Vingt années plus tard, nous sommes en mesure d’apprécier à quel point tout cela n’était en fait que le début d’une plus vaste entreprise car ce sont les génomes de plusieurs millions d’entre nous qui ont aujourd’hui été entièrement séquencés. Il est d’ailleurs aujourd’hui fréquent que nous fassions analyser nos génomes dans l’espoir pour certains de remonter aux origines de leurs ancêtres ou pour d’autres d’évaluer les risques qu’ils encourent de développer telle ou telle autre maladie. Ou lorsque nous espérons retrouver nos parents quand nous sommes nés sous X, ou que nous tentons de remonter la piste de tel ou tel autre criminel lorsque nous sommes en charge d’une enquête. Si autant d’applications sont désormais entrées au cœur de nos vies, c’est que la technologie d’hier a su faire peau neuve et que des techniques véritablement révolutionnaires – et dites de nouvelle génération – ont vu le jour. Notre capacité à séquencer l’ADN n’a en fait jamais été aussi grande, et avec des coûts déjà inférieurs à 1 000 dollars par individu nous voyons désormais poindre dans les pays occidentaux une société où nous serons tous bientôt séquencés, et où une médecine de précision pourra ajuster ses traitements en fonction du patrimoine génétique de ses patients.

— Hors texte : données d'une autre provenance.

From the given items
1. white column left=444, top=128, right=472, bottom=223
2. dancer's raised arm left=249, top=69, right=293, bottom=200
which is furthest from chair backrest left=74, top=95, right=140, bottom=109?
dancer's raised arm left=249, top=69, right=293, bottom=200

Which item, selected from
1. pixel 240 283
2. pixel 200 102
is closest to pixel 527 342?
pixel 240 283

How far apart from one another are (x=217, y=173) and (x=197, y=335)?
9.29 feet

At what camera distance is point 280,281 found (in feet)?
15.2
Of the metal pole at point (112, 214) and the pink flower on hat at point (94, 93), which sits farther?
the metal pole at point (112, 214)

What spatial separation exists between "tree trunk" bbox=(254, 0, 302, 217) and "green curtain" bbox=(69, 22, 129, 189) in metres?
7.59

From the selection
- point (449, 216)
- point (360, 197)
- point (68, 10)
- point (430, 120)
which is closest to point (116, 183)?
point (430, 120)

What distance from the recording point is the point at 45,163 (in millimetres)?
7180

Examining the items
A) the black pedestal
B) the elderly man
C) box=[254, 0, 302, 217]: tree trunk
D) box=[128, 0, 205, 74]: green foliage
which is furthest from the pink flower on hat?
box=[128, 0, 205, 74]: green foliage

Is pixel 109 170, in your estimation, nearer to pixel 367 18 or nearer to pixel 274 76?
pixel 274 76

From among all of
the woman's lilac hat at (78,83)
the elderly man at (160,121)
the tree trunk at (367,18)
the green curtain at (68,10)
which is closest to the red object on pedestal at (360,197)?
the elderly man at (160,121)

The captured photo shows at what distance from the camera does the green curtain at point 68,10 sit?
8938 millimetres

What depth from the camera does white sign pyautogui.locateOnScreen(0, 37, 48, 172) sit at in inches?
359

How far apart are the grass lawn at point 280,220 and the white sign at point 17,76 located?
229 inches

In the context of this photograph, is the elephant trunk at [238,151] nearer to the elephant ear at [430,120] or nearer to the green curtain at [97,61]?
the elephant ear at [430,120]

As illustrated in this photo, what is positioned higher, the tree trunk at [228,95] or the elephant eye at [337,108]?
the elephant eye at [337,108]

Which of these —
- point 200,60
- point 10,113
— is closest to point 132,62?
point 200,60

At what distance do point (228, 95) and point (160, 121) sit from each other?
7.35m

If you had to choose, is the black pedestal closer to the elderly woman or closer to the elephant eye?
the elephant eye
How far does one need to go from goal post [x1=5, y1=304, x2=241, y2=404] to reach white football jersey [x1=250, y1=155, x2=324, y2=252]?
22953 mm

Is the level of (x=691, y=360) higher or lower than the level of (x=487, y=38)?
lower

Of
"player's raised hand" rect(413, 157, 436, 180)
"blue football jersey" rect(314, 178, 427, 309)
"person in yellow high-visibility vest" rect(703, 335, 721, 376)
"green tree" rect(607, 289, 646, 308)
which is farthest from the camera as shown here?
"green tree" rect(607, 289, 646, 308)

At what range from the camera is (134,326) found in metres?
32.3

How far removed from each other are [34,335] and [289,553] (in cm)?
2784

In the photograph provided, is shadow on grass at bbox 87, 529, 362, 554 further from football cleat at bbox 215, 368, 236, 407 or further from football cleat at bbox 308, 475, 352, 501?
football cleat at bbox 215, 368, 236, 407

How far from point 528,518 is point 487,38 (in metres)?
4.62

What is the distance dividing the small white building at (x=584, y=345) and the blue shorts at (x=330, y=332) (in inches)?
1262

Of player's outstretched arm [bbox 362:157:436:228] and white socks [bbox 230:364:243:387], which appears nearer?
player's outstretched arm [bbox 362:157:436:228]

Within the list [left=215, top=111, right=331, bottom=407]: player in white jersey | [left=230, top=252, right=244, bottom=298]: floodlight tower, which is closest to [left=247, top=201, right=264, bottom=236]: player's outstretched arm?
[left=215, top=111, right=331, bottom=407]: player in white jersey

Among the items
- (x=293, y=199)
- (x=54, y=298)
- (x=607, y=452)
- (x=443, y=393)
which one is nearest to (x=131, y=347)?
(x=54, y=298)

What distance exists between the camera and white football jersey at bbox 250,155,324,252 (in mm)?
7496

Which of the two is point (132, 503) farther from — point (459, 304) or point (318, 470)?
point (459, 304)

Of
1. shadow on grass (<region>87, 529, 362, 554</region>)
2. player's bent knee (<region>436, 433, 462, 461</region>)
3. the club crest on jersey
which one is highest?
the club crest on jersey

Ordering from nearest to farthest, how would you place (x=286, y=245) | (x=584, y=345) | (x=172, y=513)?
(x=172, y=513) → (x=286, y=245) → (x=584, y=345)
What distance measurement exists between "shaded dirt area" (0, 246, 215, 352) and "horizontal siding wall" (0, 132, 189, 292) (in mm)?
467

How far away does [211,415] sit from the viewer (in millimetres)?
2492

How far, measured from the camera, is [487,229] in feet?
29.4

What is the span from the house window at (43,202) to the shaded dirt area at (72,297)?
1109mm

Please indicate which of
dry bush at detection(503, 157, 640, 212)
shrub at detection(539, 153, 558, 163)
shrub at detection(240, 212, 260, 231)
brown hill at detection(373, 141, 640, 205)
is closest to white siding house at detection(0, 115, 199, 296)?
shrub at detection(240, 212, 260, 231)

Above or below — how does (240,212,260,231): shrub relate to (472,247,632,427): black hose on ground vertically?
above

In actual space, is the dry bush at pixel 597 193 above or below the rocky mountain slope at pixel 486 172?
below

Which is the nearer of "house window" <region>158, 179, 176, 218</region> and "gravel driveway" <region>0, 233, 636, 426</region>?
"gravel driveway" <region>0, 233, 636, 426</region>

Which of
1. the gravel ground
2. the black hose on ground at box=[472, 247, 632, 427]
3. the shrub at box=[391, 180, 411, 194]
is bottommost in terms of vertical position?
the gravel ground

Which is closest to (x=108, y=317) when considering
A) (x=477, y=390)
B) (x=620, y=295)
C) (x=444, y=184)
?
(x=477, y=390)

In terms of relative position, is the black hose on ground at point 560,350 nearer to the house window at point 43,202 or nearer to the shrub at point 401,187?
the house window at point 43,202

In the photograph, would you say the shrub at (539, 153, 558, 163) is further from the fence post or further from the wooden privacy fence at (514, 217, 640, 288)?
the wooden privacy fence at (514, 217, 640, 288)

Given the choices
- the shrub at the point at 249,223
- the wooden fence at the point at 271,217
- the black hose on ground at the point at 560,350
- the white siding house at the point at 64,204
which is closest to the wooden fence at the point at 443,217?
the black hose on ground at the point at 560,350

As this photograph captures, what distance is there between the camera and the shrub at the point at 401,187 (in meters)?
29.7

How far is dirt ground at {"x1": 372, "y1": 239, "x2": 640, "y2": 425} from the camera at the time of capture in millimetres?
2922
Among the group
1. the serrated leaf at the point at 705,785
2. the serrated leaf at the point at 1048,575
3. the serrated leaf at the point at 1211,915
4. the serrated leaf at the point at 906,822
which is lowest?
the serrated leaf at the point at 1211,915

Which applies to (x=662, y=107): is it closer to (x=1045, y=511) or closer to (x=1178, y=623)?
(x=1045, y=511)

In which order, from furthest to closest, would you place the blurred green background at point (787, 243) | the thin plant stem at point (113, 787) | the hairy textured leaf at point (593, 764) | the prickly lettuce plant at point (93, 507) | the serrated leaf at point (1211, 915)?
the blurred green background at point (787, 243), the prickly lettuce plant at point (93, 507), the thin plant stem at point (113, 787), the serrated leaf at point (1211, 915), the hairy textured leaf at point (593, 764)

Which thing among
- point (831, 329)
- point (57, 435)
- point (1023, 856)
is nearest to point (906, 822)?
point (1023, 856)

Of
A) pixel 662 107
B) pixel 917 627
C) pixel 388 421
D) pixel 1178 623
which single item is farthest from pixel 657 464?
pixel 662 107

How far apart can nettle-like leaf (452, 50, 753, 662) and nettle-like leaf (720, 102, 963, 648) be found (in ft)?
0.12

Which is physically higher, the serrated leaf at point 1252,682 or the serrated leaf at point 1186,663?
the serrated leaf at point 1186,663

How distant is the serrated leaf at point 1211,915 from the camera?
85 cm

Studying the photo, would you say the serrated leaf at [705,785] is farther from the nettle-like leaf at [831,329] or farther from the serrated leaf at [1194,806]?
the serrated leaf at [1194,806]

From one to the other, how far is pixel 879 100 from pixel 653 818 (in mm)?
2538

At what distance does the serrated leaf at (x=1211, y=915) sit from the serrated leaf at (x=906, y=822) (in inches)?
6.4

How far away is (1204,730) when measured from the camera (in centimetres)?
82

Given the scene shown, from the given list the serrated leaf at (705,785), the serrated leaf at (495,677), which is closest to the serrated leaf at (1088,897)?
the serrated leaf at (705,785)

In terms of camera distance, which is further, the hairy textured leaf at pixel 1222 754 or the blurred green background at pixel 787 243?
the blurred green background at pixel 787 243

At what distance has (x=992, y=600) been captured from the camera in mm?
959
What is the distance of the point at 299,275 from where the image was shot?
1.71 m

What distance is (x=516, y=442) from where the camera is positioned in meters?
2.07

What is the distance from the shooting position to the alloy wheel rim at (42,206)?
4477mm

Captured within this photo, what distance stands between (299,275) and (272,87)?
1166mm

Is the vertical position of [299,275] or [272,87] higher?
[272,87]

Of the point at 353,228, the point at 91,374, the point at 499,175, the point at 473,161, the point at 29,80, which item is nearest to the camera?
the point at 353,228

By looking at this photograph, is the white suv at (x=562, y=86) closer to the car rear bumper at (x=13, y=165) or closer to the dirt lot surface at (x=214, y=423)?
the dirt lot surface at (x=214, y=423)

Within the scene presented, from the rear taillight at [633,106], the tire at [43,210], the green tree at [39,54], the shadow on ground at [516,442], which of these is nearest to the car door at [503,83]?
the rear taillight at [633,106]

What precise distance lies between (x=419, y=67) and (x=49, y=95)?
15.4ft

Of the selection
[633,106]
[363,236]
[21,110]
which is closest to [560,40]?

Séquencer nos ancêtres et les espèces disparues
Ce que l’histoire ne dit pas, c’est qu’avec les technologies de séquençage de nouvelle génération une autre révolution a également vu le jour : celle qui permet d’accéder à l’information génétique d’individus disparus depuis de nombreuses générations, et même à celle d’espèces éteintes, bref, de voyager dans le temps ! Sous ses airs apparents de science-fiction, l’histoire est pourtant bien réelle. En fait, le premier génome d’un individu ancien a été séquencé dès le mois de février 2010. Il s’agissait d’un homme qui mourut sur la côte ouest de la pointe du Groenland il y a environ 4 000 ans. Quelques mois plus tard à peine, en mai, c’était au tour de l’homme de Neandertal d’être séquencé, celui-là même qui jadis peuplait un territoire s’étendant depuis l’Europe occidentale jusqu’aux confins de la Sibérie du Sud, mais qui disparut voilà près de 40 000 ans. Cette même année encore, on découvrit dans la grotte de Denisova – une grotte de l’Altaï sibérien – un minuscule fragment osseux. Ce n’était qu’une tête d’épingle pour ainsi dire, mais elle contenait suffisamment d’ADN pour dévoiler les traces génétiques d’une humanité disparue : les denisoviens. Différente de la nôtre et cousine lointaine de Neandertal, elle était jusque-là passée entre les mailles du filet et restait inconnue des anthropologues.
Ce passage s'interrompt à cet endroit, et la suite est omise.